Bueno pues me encontrado por ahí un manual de una bocina o parlante JBL, el modelo 4312EBK, es de tres vías pero en el diagrama del crossover el woofer va conectado directamente a la entrada de audio, sin ningún tipo de red de cruce, esto se ve en PA, pero esta se supone que es un monitor de estudio ...



¿Es común esto también en bocinas o parlantes de este tipo?

Aquí el manual, y el diagrama en cuestión:

www.audioheritage.org/vbulletin/attachment.php?attachmentid=52164&


----------



## Fogonazo (Ene 27, 2017)

ni dijo:


> Bueno pues me encontrado por ahí un manual de una bocina o parlante JBL, el modelo 4312EBK, es de tres vías pero en el diagrama del crossover el woofer va conectado directamente a la entrada de audio, sin ningún tipo de red de cruce, esto se ve en PA, pero esta se supone que es un monitor de estudio ...
> 
> 
> 
> ¿Es común esto también en bocinas o parlantes de este tipo? . . . .

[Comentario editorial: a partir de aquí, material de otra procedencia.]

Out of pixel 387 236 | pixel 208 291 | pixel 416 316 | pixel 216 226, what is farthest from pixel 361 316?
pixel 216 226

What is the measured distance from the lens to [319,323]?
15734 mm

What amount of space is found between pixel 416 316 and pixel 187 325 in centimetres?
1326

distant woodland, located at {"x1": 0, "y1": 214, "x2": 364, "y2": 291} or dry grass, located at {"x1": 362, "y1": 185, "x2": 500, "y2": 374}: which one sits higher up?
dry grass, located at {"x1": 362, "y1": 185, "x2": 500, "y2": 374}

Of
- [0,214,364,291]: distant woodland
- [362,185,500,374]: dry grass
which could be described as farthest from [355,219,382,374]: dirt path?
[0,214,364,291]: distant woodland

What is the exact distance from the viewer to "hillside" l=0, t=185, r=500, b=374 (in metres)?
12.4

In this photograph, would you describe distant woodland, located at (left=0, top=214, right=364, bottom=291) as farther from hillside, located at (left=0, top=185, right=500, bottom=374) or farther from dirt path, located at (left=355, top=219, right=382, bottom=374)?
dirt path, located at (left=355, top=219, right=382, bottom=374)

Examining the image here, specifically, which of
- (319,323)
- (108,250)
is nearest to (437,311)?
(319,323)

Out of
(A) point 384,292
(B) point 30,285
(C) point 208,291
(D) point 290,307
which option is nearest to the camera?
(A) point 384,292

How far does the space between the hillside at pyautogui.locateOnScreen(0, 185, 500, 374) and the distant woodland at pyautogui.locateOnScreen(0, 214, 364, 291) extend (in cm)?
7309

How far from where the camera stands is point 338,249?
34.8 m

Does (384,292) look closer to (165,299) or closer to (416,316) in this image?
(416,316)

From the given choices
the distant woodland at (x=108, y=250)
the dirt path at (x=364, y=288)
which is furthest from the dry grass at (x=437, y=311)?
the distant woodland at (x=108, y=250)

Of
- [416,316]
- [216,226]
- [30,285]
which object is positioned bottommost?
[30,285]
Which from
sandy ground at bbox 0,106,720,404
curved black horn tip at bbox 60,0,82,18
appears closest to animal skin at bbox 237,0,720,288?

No es lo correcto, pero tal ves *si* sea lo habitual para JBL 

Esto puede provenir de un análisis costo/beneficio algo mezquino, ya que le faltaría una bobina de valor alto y también sección de alambre gruesa = Mayor costo del divisor.


----------



## nasaserna (Ene 27, 2017)

Yo tengo un par de jbl L100, y eran exactamente como los que describes, de un sonido decente pero con potencias muy altas el bajo se movía como loco con los brillos. 

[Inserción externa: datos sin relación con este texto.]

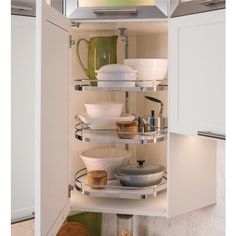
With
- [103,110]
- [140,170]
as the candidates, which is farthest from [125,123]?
A: [140,170]

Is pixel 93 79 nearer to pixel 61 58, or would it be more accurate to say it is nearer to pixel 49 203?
pixel 61 58

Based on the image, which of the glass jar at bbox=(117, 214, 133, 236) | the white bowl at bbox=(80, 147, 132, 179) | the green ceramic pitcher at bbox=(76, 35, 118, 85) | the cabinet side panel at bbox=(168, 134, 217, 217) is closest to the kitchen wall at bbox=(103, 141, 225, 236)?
the cabinet side panel at bbox=(168, 134, 217, 217)

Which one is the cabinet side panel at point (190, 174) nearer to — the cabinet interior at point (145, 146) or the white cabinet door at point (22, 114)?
the cabinet interior at point (145, 146)

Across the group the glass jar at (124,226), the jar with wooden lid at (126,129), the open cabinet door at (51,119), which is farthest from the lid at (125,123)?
the glass jar at (124,226)

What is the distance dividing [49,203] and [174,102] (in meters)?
0.61

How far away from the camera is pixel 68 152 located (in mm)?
1519

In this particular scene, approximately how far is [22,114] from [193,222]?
0.95 meters

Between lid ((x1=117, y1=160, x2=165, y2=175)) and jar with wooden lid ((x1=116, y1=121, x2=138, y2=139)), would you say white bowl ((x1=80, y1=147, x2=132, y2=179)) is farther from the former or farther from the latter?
jar with wooden lid ((x1=116, y1=121, x2=138, y2=139))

conocí unos que si tenian una bobina y  para el bajo, pero estaban fuera del crosover , pegado aparte en la pared. la bobina de 2mH 

me animé copié la bobina y mejoró el sonido cuando le ponía todo el volumen al equipo y el parlante de bajo no se desplazaba tanto con los brillos, muchos años despues supe que habia completado el crossover   de primer orden

claro está que los ingennieros de JBL diseñaro un parlante de bajos que simplemente eran pobres  frecuencias por encima de 1KHz y asi ahorrarse un dinerillo en bobinas,


----------



## Nuyel (Ene 28, 2017)

Pues sí, dependería del transductor el valor de la bobina y como equilibrarlo con todo el conjunto, como los de JBL diseñan el parlante también, tendrán sus motivos para creer que con esto bastaba sin tener que llevar el inductor del filtro.


----------



## DOSMETROS (Ene 29, 2017)

Nuyel dijo:


> *tendrán sus motivos* para creer que con esto bastaba sin tener que llevar el inductor del filtro.



*$*i claro , muchí*$*imo*$* motivo*$* ! ! !


----------